Flailing there—one worker said that they squealed like “aliens” for twenty minutes—the infants would then undergo a “medical procedure” known as “snipping”: Gosnell inserted scissors into their necks and cut their spinal columns. He reportedly charged according to the child’s size—sometimes seven and a half month-old infants—and joked about how they “flopped around like chickens” afterward, and that some were big enough to “carry him home.” One child was born in a toilet, thrashing about in the water before she died. In fact, body parts consistently obstructed the plumbing.
Further, Gosnell seems to have been something of a racist. Black himself, he performed his procedures on minorities in the abattoir downstairs, whereas white women were serviced in the cleaner spaces above. Numerous sickened and maimed patrons complained to authorities, but nothing was done. No one inspected the place. Not for two decades.
So there were many angles to this story—criminal, political, social; something for everyone. And the charge was that the mainstream press—with notable exceptions (J.D. Mullane, for one)—remained almost completely absent during the trial. The picture above is that of the courtroom benches reserved for the media. Apparently, nobody cared to hear; it was all one big meh.

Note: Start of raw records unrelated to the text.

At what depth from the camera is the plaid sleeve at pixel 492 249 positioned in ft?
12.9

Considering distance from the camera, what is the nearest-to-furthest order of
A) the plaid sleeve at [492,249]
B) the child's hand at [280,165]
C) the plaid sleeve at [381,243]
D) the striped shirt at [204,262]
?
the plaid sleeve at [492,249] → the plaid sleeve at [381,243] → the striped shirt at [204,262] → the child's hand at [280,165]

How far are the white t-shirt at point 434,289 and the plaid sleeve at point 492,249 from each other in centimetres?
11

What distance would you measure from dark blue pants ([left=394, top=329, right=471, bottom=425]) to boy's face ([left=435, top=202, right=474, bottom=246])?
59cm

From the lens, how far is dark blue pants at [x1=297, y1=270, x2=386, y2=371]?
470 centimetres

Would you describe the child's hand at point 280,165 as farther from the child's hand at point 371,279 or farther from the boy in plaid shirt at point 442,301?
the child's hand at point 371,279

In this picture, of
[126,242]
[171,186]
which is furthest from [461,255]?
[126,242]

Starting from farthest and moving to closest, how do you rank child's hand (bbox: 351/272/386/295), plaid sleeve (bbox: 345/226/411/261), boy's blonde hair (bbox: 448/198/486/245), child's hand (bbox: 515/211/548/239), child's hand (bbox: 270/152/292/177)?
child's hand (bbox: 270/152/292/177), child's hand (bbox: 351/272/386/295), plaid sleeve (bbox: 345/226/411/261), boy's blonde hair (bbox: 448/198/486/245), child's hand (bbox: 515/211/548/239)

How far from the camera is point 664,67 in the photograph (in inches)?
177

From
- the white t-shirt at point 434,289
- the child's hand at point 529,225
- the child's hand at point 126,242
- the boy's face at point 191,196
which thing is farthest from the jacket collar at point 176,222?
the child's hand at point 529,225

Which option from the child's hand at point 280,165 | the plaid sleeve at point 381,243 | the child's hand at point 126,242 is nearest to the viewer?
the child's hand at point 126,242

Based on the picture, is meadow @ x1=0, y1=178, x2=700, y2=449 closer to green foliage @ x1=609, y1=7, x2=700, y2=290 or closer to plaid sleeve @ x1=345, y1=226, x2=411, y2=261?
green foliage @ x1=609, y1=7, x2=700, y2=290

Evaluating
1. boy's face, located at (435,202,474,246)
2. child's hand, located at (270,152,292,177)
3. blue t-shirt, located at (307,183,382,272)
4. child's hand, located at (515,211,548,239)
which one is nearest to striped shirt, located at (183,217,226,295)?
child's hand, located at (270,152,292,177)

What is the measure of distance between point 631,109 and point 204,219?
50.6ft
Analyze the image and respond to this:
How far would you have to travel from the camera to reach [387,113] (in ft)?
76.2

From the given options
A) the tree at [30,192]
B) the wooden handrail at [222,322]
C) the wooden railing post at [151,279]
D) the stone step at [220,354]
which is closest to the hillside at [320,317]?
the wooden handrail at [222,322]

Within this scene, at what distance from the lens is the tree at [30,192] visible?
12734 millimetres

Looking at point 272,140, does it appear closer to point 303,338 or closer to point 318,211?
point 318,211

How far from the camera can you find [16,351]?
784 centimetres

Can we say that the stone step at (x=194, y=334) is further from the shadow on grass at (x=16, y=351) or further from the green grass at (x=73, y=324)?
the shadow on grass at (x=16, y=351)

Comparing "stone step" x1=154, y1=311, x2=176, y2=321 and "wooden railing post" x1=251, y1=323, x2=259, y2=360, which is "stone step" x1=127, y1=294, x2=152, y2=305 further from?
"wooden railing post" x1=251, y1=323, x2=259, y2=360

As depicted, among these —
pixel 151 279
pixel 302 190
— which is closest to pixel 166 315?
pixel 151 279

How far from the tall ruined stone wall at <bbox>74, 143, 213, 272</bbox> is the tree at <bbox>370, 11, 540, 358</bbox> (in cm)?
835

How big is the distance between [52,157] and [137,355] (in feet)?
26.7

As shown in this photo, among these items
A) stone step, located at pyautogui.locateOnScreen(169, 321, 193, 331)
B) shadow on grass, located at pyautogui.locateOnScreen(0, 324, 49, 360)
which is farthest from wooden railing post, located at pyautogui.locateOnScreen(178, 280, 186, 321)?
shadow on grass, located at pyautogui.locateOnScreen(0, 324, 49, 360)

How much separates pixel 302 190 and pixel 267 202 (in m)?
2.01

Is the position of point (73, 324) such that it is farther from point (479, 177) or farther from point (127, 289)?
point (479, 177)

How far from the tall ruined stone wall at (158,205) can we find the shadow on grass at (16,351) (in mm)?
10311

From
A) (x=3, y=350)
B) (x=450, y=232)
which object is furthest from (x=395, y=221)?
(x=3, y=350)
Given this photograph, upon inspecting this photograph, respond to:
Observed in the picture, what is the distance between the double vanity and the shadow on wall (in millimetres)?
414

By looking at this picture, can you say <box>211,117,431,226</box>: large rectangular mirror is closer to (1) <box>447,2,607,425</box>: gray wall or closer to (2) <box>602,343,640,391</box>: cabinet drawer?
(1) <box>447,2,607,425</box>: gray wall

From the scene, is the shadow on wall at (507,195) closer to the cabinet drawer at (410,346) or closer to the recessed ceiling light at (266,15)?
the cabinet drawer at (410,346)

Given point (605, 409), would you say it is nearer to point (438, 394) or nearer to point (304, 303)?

The reasons proffered were that Gosnell’s was only a “local crime story” (the rejoinder: weren’t Trayvon Martin’s and Caylee Anthony’s the same?); it was “too grisly” (Newtown? Sandusky?); or, quizzically, it was “too charged with partisanship.”
As Victor Davis Hansen pointed out, had the victims been dogs, as in Michael Vick’s story, we’d have had blanket coverage and unified outrage. But here? Meh.

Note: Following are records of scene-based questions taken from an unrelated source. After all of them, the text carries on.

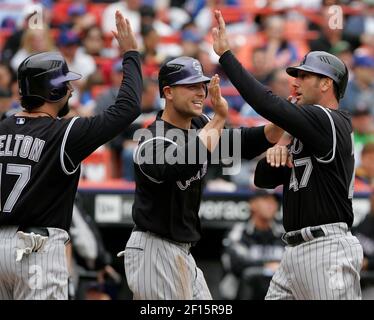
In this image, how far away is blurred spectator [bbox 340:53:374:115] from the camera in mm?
12093

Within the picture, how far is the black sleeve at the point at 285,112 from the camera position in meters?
5.85

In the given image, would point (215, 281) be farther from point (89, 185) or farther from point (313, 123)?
point (313, 123)

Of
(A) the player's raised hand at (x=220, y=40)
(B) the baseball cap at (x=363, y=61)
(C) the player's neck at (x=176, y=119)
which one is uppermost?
(B) the baseball cap at (x=363, y=61)

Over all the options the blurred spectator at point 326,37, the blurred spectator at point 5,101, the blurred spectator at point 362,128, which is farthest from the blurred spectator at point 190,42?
the blurred spectator at point 5,101

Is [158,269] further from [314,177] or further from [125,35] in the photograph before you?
[125,35]

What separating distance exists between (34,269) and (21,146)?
706mm

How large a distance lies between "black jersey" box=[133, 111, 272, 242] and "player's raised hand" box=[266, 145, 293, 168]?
393 millimetres

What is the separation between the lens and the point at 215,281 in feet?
33.8

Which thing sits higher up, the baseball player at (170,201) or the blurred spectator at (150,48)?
the blurred spectator at (150,48)

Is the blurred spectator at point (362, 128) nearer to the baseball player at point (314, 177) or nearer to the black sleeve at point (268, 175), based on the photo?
the black sleeve at point (268, 175)

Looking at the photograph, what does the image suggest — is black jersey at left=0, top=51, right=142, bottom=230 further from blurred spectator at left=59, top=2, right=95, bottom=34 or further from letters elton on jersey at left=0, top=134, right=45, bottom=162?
blurred spectator at left=59, top=2, right=95, bottom=34

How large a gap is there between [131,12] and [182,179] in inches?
308

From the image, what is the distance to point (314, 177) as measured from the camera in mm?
6004
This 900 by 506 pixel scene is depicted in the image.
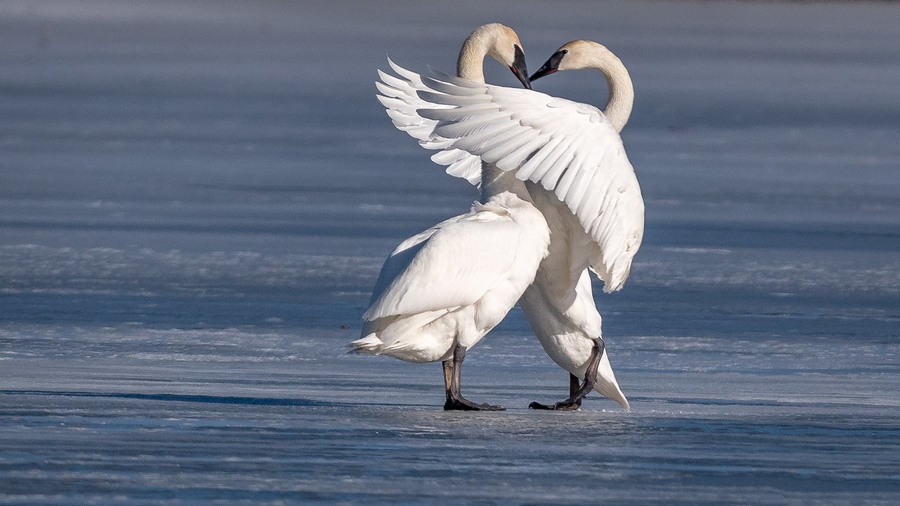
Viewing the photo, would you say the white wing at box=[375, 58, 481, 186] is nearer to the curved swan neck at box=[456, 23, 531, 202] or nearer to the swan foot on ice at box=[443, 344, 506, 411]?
the curved swan neck at box=[456, 23, 531, 202]

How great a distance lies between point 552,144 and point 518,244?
451mm

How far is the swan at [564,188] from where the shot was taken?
7980 mm

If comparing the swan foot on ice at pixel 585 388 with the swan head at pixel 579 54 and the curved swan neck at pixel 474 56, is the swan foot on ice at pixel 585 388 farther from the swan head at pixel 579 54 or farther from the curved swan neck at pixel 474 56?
the swan head at pixel 579 54

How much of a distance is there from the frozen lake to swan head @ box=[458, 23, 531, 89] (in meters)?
1.37

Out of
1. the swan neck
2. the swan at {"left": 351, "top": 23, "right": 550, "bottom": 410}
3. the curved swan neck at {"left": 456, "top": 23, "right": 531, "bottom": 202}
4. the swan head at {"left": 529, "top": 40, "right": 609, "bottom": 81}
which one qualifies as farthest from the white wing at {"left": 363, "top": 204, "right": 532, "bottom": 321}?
the swan head at {"left": 529, "top": 40, "right": 609, "bottom": 81}

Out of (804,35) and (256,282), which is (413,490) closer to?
(256,282)

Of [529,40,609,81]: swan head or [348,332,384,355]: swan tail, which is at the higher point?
[529,40,609,81]: swan head

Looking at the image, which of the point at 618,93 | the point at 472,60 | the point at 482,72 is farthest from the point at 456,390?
the point at 618,93

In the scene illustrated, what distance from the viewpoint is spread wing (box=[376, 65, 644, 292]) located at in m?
7.96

Some counter-reaction to the critics is telling. A follower on Dave Weigel’s twitter account (Slate) dismissed the whole affair with a “meh.” She said the trial was only being used for “political posturing.” Subsequently, at a congressional committee hearing, Planned Parenthood lobbyist Alisa Snow wouldn’t agree that a baby born in the “Gosnell circumstances”—breathing, moving—was herself a patient, deserving of respect and attention. The child’s fate was still contingent; it was a “health care” decision, she said.
But if there is no common ground here—with a live child—then I ask where? If this doesn’t appall everyone, what will? When you look right at this business and won’t call it what it is? Worse, won’t feel that it is what it is?
If that’s so, then what’s left to be rectified? Names are the least of it.
This is the way the world ends, said T.S. Eliot, Not with a bang but a whimper.
I’ll go him one step further: yes, with a whimper, but with no plaintiveness in that sound, neither of remorse nor even of self-pity. A whimper unmoved by its own end, let alone that of others; the bored sigh of those who have hollowed out their capacity to bother, and whose three-lettered epitaph dies in the smothered torpor of their own contempt.